After BVFD determined that the facility was no longer adequate for its needs and the Village declined to build it a new firehouse, BVFD commissioned a feasibility study and obtained its own financing for the construction of a new facility. Ultimately BVFD acquired land and in 2006 employed R-J Taylor General Contractors, Inc. (Taylor) as the general contractor to build the facility. Taylor subsequently hired a number of subcontractors to construct the various portions of the firehouse.

Following an investigation, the Department of Labor (DOL) issued an opinion letter, concluding that the firehouse project was a public work subject to the prevailing wage law and ultimately an administrative hearing was held on the question of the applicability of the prevailing wage law to the firehouse project.**

A DOL Hearing Officer subsequently determined that the project was subject to the prevailing wage law, concluding that the firehouse project satisfied both prongs of the so-called Erie County test for prevailing wage law applicability, (see Matter of Erie County Indus. Dev. Agency v Roberts, 94 AD2d 532, affd 63 NY2d 810), holding that volunteer fire corporations such as BVFD are the "functional equivalent[s]" of municipal corporations and are therefore "covered entities" under Labor Law §220.

In the alternative, the Hearing Officer said that even if a volunteer fire corporation did not generally satisfy the public entity test, the protection services agreement between BVFD and the Village of Bath satisfied the first prong of the test and, because the Village authorized and supported the firehouse project, and the object of the project entailed provision of fire protection services for the community, the project satisfied the "public works" requirement.

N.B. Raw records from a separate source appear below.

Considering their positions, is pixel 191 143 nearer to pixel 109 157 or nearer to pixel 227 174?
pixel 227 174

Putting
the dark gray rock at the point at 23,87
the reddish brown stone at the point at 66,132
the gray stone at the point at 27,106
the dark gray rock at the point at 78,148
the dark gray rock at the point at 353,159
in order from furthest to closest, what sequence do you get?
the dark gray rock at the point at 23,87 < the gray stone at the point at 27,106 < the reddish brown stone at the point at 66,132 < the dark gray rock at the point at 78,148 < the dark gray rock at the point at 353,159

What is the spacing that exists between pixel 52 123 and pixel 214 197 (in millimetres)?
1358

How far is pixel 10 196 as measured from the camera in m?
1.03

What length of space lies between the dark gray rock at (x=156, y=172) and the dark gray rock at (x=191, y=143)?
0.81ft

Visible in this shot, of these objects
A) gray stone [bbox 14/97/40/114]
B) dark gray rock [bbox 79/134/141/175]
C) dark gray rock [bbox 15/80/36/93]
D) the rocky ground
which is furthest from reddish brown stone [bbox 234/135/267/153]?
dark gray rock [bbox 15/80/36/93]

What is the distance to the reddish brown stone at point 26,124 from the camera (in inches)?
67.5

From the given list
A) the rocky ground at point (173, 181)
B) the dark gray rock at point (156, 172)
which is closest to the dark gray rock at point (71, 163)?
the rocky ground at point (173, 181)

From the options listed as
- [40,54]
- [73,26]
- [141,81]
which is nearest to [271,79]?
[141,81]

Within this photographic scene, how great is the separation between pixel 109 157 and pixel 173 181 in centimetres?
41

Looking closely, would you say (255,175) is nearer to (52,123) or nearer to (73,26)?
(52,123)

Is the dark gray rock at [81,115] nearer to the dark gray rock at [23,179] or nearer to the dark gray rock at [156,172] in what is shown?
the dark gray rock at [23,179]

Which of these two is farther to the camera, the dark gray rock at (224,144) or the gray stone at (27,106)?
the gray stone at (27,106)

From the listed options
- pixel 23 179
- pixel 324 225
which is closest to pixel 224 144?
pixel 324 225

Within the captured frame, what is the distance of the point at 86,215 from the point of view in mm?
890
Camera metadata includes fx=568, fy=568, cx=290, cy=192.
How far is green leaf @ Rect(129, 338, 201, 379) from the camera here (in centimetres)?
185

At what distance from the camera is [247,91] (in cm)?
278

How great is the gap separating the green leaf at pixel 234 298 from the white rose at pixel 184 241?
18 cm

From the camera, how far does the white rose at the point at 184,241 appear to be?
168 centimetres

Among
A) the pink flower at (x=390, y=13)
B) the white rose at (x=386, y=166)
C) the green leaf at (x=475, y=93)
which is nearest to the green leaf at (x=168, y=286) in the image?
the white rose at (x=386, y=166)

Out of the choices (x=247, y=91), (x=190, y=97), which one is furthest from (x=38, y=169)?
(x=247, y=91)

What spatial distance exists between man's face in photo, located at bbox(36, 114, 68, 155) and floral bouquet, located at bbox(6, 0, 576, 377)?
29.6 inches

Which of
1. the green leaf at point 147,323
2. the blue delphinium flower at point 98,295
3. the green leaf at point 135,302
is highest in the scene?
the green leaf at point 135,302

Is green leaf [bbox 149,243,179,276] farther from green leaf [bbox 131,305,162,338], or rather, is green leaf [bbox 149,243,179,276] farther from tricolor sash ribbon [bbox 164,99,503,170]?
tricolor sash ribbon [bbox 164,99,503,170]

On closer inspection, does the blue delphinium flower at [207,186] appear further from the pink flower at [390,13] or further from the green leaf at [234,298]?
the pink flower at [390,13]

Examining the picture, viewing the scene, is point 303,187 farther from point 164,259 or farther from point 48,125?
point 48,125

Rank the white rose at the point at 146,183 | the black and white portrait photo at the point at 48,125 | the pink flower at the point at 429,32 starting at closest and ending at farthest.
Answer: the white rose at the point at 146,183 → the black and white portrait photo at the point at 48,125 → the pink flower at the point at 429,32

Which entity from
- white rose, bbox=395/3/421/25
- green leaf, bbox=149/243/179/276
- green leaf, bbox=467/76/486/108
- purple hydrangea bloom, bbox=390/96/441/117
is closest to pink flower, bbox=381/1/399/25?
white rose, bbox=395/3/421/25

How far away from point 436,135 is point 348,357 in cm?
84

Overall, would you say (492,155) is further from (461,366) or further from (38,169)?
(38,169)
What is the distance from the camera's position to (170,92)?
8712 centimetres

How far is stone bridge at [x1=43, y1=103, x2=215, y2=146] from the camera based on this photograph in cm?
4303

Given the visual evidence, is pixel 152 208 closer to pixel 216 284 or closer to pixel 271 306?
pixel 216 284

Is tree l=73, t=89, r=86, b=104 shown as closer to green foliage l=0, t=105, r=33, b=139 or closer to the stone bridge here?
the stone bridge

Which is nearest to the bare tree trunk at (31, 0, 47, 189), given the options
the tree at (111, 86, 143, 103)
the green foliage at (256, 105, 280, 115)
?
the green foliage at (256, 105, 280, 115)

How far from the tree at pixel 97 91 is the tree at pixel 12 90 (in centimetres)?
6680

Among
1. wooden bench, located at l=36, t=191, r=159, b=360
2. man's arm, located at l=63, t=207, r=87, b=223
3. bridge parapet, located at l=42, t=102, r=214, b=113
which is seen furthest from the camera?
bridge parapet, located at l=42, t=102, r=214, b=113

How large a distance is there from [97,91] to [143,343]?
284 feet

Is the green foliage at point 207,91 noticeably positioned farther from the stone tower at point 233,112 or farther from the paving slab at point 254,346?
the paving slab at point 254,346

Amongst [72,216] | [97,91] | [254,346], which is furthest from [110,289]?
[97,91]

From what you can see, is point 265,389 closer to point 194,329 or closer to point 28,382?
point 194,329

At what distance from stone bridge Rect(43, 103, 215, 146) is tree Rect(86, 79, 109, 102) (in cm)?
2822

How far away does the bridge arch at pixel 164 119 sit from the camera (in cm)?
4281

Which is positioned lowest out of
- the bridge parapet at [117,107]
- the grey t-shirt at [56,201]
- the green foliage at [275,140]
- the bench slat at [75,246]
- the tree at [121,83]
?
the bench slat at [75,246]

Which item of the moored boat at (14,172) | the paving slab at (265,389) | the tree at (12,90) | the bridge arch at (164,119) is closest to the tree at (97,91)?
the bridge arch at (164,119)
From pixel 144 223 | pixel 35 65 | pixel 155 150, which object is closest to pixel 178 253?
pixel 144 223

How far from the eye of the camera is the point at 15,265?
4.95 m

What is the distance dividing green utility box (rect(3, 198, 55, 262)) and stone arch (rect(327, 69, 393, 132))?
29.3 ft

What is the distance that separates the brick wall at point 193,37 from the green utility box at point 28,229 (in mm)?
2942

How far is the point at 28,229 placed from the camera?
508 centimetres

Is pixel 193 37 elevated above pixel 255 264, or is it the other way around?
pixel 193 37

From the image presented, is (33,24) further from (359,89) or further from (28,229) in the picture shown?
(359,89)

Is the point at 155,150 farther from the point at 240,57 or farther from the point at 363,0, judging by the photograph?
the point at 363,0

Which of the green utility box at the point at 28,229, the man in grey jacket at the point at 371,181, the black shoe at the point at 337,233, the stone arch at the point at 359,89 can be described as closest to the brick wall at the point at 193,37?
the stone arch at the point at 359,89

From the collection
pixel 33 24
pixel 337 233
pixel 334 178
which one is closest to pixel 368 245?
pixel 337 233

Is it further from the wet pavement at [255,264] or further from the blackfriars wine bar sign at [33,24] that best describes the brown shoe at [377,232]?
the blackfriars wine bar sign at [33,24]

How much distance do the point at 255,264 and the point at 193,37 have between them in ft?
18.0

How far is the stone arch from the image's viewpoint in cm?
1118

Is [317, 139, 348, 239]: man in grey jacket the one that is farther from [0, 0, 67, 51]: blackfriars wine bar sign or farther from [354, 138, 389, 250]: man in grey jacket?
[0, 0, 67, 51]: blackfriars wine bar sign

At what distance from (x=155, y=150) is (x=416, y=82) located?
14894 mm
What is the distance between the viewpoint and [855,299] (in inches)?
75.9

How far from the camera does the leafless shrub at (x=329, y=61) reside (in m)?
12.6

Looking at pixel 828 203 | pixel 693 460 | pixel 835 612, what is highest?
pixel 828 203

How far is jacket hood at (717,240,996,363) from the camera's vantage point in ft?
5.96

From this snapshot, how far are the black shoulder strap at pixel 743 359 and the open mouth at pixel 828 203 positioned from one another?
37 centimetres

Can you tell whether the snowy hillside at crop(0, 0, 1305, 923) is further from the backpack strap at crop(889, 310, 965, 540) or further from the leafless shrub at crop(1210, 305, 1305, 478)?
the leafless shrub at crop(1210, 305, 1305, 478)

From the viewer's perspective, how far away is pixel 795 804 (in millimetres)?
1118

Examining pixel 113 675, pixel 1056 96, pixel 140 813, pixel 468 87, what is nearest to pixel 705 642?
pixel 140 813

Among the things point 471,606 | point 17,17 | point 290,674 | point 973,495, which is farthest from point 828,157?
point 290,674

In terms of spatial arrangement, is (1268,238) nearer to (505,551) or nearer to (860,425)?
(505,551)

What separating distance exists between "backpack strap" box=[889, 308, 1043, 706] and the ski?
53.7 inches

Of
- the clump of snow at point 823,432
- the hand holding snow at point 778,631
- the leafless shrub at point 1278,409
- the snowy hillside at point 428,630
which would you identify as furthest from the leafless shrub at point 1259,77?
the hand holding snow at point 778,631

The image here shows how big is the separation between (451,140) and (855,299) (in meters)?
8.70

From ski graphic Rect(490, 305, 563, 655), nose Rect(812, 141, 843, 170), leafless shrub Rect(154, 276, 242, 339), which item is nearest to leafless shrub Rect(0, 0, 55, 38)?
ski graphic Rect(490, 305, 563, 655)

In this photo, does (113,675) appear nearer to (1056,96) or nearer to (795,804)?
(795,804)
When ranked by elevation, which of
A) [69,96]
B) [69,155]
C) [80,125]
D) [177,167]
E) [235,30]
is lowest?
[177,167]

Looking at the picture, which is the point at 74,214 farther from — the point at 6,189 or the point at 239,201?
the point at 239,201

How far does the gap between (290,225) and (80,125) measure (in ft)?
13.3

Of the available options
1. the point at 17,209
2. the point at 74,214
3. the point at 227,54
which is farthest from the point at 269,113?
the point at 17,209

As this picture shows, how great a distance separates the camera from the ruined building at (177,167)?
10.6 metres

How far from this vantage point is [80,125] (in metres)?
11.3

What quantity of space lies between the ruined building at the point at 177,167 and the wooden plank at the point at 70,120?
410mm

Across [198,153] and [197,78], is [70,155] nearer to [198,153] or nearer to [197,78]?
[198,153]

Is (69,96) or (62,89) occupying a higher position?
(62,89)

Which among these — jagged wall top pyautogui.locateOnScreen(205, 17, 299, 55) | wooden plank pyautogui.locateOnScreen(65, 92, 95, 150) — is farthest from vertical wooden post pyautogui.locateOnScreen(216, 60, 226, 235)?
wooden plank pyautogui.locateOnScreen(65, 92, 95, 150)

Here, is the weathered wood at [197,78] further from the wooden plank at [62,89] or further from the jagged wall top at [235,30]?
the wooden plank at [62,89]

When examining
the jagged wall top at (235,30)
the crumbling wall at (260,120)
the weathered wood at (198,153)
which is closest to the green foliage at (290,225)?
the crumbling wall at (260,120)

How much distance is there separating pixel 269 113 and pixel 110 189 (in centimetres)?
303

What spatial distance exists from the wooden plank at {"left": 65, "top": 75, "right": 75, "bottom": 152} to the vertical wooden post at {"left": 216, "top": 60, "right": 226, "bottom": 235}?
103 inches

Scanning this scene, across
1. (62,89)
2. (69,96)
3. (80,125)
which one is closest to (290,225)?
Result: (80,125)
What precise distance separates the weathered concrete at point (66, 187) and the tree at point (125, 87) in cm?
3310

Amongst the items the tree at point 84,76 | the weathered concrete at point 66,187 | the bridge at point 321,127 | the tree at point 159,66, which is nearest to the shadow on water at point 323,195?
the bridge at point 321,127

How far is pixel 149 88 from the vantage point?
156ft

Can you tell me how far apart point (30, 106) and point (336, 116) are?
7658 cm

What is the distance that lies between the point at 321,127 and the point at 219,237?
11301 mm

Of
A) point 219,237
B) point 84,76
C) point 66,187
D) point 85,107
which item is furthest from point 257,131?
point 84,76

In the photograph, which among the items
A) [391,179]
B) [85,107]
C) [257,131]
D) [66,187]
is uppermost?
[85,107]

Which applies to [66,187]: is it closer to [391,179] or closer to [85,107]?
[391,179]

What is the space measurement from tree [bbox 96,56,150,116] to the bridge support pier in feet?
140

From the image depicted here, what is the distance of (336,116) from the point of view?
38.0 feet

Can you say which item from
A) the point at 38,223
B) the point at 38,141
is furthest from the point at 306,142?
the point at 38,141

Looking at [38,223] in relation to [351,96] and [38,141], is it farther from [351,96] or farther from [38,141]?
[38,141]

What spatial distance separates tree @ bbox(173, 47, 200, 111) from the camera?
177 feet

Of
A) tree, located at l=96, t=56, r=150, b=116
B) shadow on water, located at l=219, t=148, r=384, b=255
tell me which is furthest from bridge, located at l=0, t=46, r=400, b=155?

The Court of Appeals disagreed with the Hearing Officer’s determination on both theories, holding that BVDF was not a public agency as contemplated by the statute nor was any other public entity a party to the 2006 contract. Accordingly, said the court, the prevailing wage law did not apply with respect to this project.

Had the Legislature intended to include volunteer fire corporations under the statute, said the court, it could easily have done so, explaining that in 2007, the Legislature expanded the statute's coverage to include contracts involving other types of entities [see Labor Law § 220(2)], but only when it can be shown they were acting on behalf of the public entity, citing New York Charter School Association v Smith, 15 NY3d 403, at 410.
* N.B. The court said that “Indeed, certain volunteer fire department contracts may fall under the prevailing wage law based on the 2007 “amendment language” of Labor Law §220(2) but at the time of contract relevant in this litigation, i.e., 2006, “the 2007 amendment of the prevailing wage law did not exist.”

** Once the subcontractors learned of the DOL's determination, work on the project halted. In December 2006, BVFD agreed to indemnify Taylor and its subcontractors against any liability resulting from their failure to pay the prevailing wages, and construction resumed and the project was completed.